Not surprisingly, Inheritance, as our most formally defined relation, is an exact match for an ontologically defined relation, namely subtyping or "is-a", as mentioned above. Because these relations are so well-defined formally, there is very little else that needs to be said about Inheritance here.
As discussed above, the Inheritance relation implies the correspondence of the Parent frame and its FEs to the Child frame and its FEs. This straightforwardly allows us to propagate the ontological semantic types (see Sect 6.2.1) on the Parent frame and its FEs downward to the Child frame and its FEs. However, what may not yet be apparent is the fact that the FE bindings in all frame-to-frame relations are equivalent to the Inheritance FE bindings, regardless of the type of relation. This means that normal semantic types on FEs can be propagated down the hierarchy along every type of relation. Types are propagated explicitly in the current OWL representation of the FrameNet data.
Because we cannot anticipate all of the Semantic Types that will be useful for tagging FEs, it will certainly also be desirable to categorize the fillers of our FEs using WordNet (or a similar resource). Just as with the pre-marked semantic types applied by the FrameNet team, whatever information is gathered on fillers of an FE in one frame can be propagated to all FEs which are connected to it by any frame-to-frame relation.
As shown by [Mohit and Narayanan, 2003], the frame hierarchy should help in the training of semantic parsers to label sentences with FrameNet frames and FEs. The basic principle is that each FE in an annotated sentence should give some evidence for all the connected FEs, both in terms of the types of fillers expected, and in terms of the expected syntactic realizations. Which of these two types of information for a connected frame can be gleaned from a given annotation set actually depends on which type of frame-to-frame relation we are faced with.
Information on fillers can in principle be gleaned from every type of frame relation (cf. section 6.3.5.1 above), and should be useful for identifying FEs of a target regardless of its part of speech.
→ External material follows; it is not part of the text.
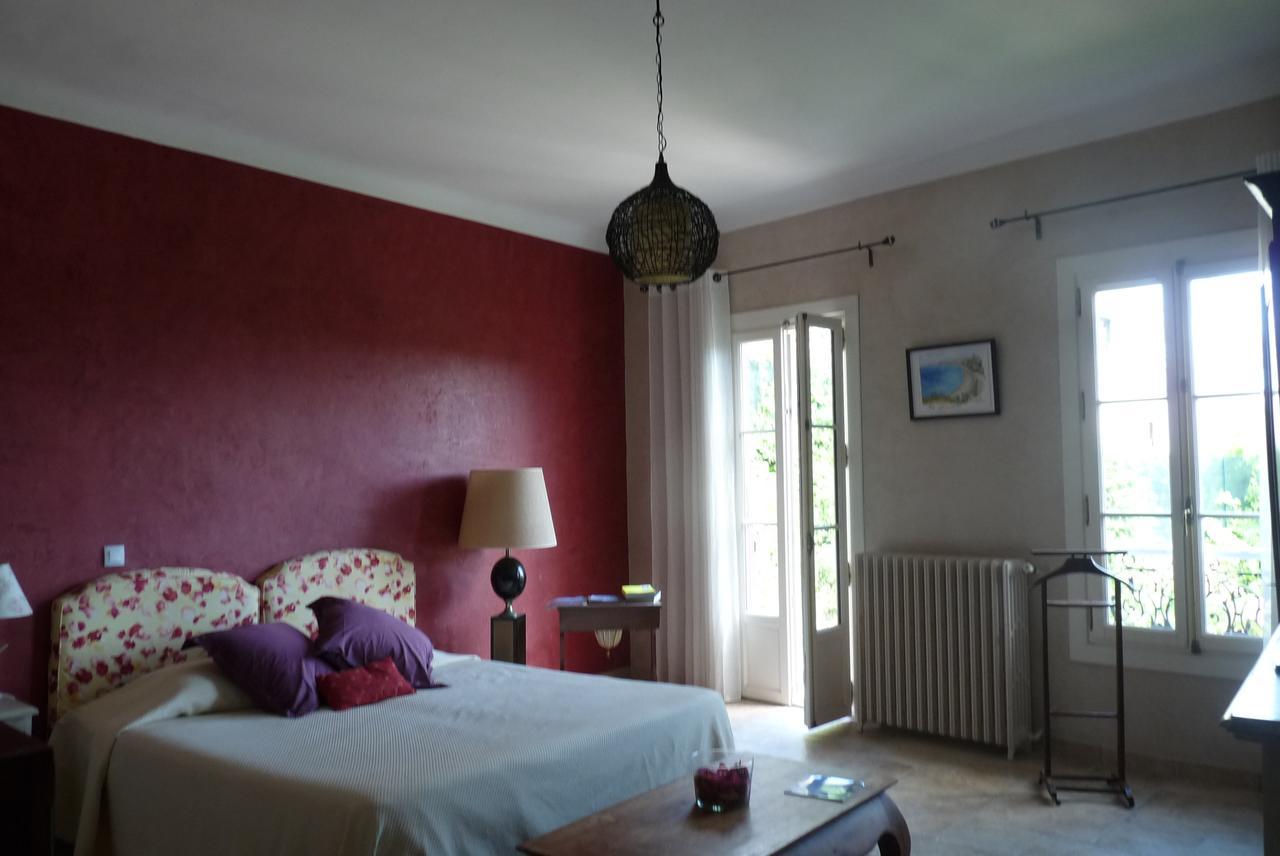 Castel Enchante * Nizza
This means that the annotation of the Theme FE from Taking.seizure.n should help the annotation of the Goods FE with Theft.steal.v.
Since Core FEs may have an idiosyncratic syntactic realization (see the Giving frame), the only way to have absolutely solid information about the realization of the FEs of an LU is to actually consult the patterns seen in the annotation data. However, in practice there is usually a fair amount of overlap in the way that semantically related predicates (especially those of the same syntactic category) realize their arguments. All of this indicates that a statistical parser may reasonably rely on the realizations of LUs semantically similar to the LU of interest as one input to its statistical decision.